Your Vision |
Often students we see have missed out on 3 or 4 years practice of an essential visual skill. From an early age, young children will tend to avoid doing what they find hard. Vision therapy starts where your child is at and follows a developmental approach. It makes sense that at least 8 weeks of regular practice and activity will be needed to try to catch up a deficit created over several years.

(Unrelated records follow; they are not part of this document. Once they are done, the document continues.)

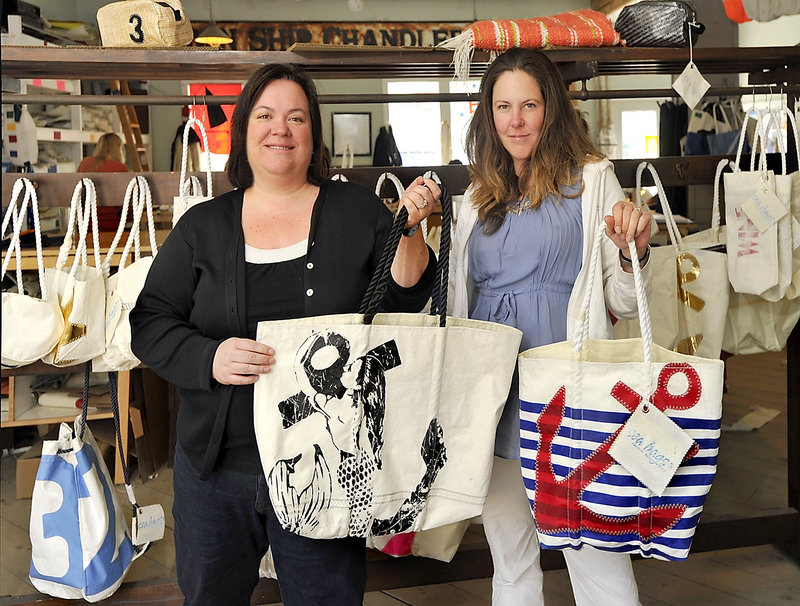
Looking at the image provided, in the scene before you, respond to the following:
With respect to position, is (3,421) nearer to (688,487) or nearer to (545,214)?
(545,214)

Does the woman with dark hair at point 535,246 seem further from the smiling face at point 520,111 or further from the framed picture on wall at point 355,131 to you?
the framed picture on wall at point 355,131

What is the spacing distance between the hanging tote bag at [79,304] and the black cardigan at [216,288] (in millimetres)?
472

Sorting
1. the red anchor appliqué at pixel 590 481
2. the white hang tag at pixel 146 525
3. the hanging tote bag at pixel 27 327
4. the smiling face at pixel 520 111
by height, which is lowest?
the white hang tag at pixel 146 525

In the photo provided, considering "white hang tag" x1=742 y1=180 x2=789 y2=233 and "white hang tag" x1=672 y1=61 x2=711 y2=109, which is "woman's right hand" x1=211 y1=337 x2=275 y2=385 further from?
"white hang tag" x1=742 y1=180 x2=789 y2=233

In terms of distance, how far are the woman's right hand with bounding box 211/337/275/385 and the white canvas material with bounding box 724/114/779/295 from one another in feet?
5.16

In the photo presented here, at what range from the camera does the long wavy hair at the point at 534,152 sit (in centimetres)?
171

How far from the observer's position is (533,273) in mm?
1714

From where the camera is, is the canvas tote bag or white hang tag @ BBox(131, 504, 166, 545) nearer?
white hang tag @ BBox(131, 504, 166, 545)

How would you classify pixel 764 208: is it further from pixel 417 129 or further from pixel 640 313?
pixel 417 129

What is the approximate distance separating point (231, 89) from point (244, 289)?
7.93 m

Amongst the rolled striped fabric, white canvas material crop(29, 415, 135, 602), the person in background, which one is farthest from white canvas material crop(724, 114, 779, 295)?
the person in background

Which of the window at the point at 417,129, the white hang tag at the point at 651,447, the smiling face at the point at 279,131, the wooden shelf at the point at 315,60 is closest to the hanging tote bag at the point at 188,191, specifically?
the wooden shelf at the point at 315,60

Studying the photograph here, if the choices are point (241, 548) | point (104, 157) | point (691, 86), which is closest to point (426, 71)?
point (691, 86)

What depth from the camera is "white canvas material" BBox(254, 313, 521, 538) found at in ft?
4.49
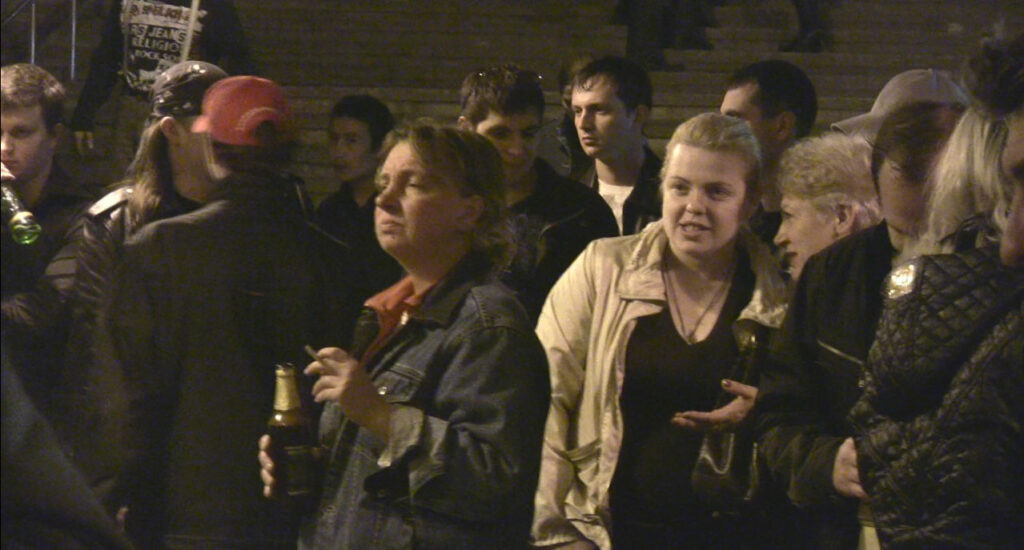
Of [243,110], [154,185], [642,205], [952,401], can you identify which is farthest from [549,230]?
[952,401]

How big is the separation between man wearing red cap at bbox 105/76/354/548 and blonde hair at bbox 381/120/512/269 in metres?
Answer: 0.37

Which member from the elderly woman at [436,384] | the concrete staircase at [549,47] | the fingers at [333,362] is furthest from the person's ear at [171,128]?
the concrete staircase at [549,47]

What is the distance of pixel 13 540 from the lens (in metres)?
1.59

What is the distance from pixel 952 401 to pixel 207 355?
1.54 m

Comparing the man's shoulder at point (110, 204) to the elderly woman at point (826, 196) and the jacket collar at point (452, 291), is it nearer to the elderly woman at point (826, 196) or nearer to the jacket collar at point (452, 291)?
the jacket collar at point (452, 291)

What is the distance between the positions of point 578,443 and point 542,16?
8.06 metres

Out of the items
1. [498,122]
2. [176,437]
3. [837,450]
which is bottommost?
[176,437]

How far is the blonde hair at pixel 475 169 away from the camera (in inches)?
121

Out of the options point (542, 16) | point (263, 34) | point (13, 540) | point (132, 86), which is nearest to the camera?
point (13, 540)

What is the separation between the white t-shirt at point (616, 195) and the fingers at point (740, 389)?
1478 mm

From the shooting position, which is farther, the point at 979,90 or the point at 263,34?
the point at 263,34

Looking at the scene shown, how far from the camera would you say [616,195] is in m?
4.95

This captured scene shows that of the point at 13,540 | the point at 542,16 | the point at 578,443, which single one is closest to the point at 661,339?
the point at 578,443

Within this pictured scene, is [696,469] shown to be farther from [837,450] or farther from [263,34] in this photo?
[263,34]
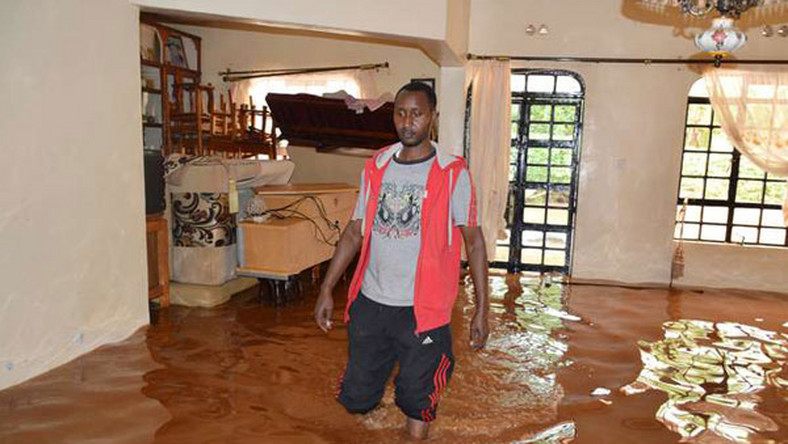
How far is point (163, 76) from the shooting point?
7516mm

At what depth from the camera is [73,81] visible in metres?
3.35

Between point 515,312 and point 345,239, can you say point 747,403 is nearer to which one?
point 515,312

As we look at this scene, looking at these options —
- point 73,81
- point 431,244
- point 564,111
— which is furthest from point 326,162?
point 431,244

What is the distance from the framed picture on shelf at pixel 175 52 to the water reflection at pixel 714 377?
21.6 feet

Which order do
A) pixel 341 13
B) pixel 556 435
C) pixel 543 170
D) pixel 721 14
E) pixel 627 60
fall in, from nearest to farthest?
pixel 556 435
pixel 721 14
pixel 341 13
pixel 627 60
pixel 543 170

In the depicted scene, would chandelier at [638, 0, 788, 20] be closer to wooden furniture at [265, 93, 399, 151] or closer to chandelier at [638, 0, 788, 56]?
chandelier at [638, 0, 788, 56]

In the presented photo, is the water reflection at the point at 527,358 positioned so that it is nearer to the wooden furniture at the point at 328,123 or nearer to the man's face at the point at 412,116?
the man's face at the point at 412,116

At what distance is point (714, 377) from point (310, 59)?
5.76 meters

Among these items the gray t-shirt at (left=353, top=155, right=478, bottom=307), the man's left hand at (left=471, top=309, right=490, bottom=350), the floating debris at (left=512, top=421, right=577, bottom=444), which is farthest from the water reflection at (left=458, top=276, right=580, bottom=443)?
the gray t-shirt at (left=353, top=155, right=478, bottom=307)

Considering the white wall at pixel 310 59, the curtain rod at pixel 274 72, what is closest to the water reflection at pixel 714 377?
the white wall at pixel 310 59

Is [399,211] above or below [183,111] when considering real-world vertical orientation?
below

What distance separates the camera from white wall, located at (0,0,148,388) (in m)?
3.04

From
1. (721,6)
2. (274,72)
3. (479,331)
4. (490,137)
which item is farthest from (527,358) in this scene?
(274,72)

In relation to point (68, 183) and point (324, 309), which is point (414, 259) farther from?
point (68, 183)
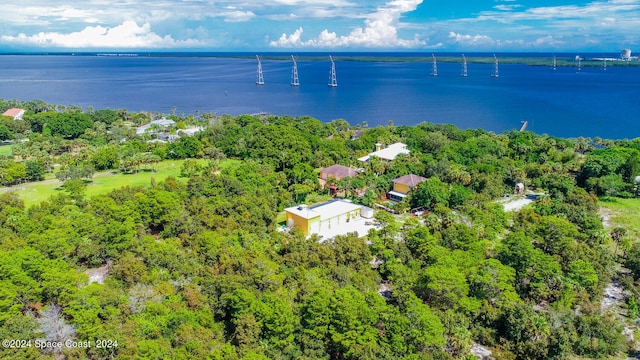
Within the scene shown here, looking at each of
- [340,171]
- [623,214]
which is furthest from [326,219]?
[623,214]

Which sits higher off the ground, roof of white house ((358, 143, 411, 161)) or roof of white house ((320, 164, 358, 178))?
roof of white house ((358, 143, 411, 161))

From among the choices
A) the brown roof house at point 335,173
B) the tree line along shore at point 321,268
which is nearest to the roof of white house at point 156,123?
the tree line along shore at point 321,268

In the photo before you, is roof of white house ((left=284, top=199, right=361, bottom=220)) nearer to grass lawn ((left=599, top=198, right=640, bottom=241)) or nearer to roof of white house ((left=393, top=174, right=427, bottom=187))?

What sort of things are used in vision therapy?Many but not all our vision therapy programs are computer-assisted. This means your child may well need access to a computer. Most of our programmes are compatible with the PC (and a Mac if you have the Windows platform). HOWEVER this does not mean that your child will sit alone using a computer program. The activities need adult supervision and participation. The activities are also often movement based and use tactile materials such as blocks and pencil and paper activities. Do all skills respond equally to vision therapy?No. Because our visual skills, like any other body and brain skill, are a combination of development, learning, practice but also more hard wired brain skills governed by genetics, different skills have different outlooks for improvement. Your consulting optometrist will be able to guide you to have realistic expectations about the outcome of vision therapy for your child. Of course when visual difficulties are encountered that have a poorer prognosis for improvement with vision therapy, there are still a number of alternative learning and teaching strategies that we can suggest and help implement, to optimize your child's visual learning. At the end of vision therapy
You and your child have made it to the end of this course of vision therapy. Vision therapy helps to grow and develop essential visual skills. These skills then continue to grow into adulthood. New research has revealed that even the adult brain is more plastic than previously imagined! Because your child's brain is still continuing to develop it is important to continue to optimise the development of the skills that you both worked so hard on. After vision therapy some students will lift away and complete optimal visual brain development smoothly. Other students, particularly those with a greater constellation of difficulties, may again plateau with skill development and benefit from further vision therapy activities down the track. To maintain optimal brain development and learning progress 1. Make sure you and your child attend for the review visit after vision therapy. This allows us to quantify changes and plan for their path over the following year or so.